For the same total model size, computed perplexity values _do not appear to be better_ than smaller standard GGUF quantizations, but supposedly this quantization scheme might help with real-world long-context performance and complex tasks while keeping size limited. Your mileage may vary.
## KL divergence testing
Computed using `llama-perplexity` on a custom text file over 4 chunks, n_ctx=2048, batch_size=2048, n_seq=1. Some results are strange but remained the same after repeating them several times. They might have been the result of using a short test file.
[![KL Divergence testing](https://files.catbox.moe/wzrzlc.png)](https://files.catbox.moe/wzrzlc.png)
## Method
These quantizations were made by naively modifying `llama-quant.cpp` in llama.cpp (specifically, the function `ggml_type llama_tensor_get_type()`), recompiling the project and invoking `llama-quantize` afterward.
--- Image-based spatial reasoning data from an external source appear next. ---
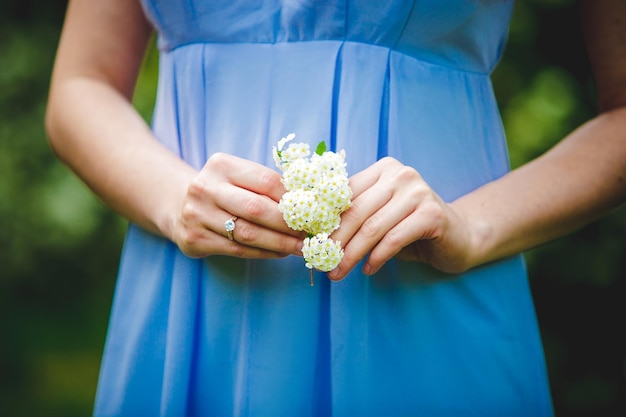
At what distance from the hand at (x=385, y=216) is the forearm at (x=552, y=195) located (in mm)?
141

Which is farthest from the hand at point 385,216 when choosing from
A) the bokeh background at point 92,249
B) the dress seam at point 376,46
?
the bokeh background at point 92,249

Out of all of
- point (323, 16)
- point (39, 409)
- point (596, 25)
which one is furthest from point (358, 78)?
point (39, 409)

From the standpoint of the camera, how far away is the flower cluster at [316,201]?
949mm

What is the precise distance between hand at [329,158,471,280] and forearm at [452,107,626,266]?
14 cm

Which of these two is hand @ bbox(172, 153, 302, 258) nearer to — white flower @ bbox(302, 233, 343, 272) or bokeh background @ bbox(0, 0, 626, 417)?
white flower @ bbox(302, 233, 343, 272)

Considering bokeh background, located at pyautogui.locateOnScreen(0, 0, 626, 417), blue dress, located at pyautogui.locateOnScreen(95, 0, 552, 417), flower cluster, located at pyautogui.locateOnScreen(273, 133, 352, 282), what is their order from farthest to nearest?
bokeh background, located at pyautogui.locateOnScreen(0, 0, 626, 417) < blue dress, located at pyautogui.locateOnScreen(95, 0, 552, 417) < flower cluster, located at pyautogui.locateOnScreen(273, 133, 352, 282)

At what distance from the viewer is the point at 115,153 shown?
1232mm

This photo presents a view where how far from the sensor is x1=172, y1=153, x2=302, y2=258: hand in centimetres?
98

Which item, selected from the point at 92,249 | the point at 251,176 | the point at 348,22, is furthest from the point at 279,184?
the point at 92,249

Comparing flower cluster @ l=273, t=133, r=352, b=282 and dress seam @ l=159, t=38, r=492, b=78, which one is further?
dress seam @ l=159, t=38, r=492, b=78

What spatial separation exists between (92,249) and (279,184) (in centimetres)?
435

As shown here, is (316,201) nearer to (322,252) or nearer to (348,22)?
(322,252)

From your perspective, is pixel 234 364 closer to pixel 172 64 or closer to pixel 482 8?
pixel 172 64

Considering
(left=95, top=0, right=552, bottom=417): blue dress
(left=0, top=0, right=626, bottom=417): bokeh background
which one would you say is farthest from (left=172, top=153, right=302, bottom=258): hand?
(left=0, top=0, right=626, bottom=417): bokeh background
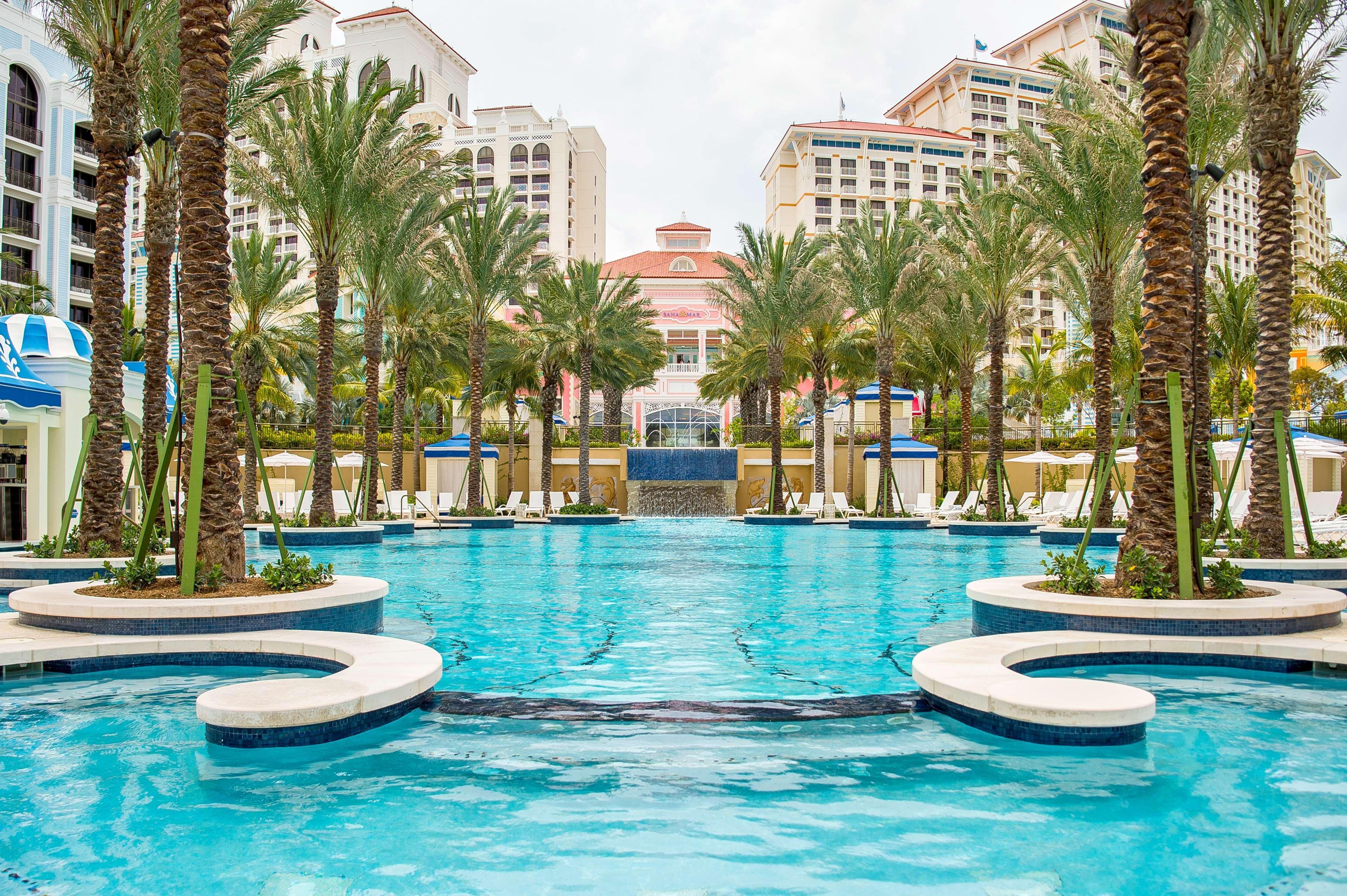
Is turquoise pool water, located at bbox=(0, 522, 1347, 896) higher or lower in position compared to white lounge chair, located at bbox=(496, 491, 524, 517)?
lower

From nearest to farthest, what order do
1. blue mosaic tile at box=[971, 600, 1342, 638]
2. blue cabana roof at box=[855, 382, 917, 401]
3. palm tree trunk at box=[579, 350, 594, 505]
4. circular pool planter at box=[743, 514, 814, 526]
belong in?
blue mosaic tile at box=[971, 600, 1342, 638] → circular pool planter at box=[743, 514, 814, 526] → palm tree trunk at box=[579, 350, 594, 505] → blue cabana roof at box=[855, 382, 917, 401]

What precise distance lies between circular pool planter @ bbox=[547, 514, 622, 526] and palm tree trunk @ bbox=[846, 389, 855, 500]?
Answer: 10676mm

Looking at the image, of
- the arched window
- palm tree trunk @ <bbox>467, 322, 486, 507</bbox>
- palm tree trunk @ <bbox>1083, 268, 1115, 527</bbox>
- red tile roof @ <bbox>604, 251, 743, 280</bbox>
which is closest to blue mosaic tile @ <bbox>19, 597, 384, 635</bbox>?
palm tree trunk @ <bbox>1083, 268, 1115, 527</bbox>

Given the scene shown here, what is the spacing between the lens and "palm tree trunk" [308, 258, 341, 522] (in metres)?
22.1

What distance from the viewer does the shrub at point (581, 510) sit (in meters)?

In summary, I forced the BF16 type for the attention layers and first and last transformer layers for Mistral-Small-24B, and forcing the Q4_K type for the FFN layers which would otherwise be in mixed Q4_K and Q6_K precision. `token_embed` and `output` could be set to BF16 precision with `llama-quantize` using the flags `--output-tensor-type BF16 --token-embedding-type BF16`.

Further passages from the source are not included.